# STATED PROBLEM
Starting at the line that contains "As this image" and continuing through the end of the records, rewrite those lines in full, requests included, and scale every distance in the answers by 2.35, rounding to whole numbers with halves rounded up. Leave the numbers in the requests unchanged.

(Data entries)
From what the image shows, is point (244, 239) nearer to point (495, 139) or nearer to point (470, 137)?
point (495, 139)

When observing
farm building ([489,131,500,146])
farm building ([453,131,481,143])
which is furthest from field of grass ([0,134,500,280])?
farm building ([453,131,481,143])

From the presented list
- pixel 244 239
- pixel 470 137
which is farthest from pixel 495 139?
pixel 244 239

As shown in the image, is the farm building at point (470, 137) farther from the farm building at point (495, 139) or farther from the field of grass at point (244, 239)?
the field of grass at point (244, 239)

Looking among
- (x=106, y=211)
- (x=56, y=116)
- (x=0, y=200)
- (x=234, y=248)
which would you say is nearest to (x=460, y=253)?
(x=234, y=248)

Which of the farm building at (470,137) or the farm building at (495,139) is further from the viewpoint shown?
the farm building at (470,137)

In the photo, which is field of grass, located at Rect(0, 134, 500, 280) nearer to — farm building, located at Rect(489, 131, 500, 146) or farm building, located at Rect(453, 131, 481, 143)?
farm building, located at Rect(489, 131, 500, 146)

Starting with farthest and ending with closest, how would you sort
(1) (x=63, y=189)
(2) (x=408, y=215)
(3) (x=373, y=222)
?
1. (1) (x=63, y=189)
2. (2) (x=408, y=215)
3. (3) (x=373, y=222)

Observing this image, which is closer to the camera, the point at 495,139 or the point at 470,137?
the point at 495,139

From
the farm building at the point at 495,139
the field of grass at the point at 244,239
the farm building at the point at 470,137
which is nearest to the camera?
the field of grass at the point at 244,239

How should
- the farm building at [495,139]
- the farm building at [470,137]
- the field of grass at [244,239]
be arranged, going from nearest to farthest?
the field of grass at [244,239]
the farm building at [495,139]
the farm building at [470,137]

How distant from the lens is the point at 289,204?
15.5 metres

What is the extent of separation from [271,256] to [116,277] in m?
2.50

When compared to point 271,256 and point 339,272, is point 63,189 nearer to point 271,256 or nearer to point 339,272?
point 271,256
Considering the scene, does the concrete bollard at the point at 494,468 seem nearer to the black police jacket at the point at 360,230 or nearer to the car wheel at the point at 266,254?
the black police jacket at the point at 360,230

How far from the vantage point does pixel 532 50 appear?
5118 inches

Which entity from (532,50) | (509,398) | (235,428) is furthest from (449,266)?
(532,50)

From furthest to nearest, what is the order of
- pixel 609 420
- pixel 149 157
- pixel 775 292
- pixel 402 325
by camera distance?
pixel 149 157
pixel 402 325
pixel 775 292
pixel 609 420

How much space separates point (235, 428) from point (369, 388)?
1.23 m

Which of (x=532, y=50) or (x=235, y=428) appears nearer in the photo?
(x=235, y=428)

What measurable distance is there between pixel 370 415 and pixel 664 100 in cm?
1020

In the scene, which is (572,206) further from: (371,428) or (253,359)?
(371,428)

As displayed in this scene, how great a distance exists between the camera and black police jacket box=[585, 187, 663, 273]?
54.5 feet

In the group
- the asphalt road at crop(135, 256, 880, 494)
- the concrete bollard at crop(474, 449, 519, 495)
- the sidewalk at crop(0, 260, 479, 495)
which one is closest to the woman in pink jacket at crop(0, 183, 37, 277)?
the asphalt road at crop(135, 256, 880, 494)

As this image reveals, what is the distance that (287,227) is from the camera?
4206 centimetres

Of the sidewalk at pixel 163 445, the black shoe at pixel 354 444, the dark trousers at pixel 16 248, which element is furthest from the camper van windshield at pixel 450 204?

# FINAL RESULT
As this image reveals, what is the distance that (287,227) is from the camera?
9884 centimetres

Of the sidewalk at pixel 163 445, the black shoe at pixel 354 444, the dark trousers at pixel 16 248, which element is furthest from the camper van windshield at pixel 450 204?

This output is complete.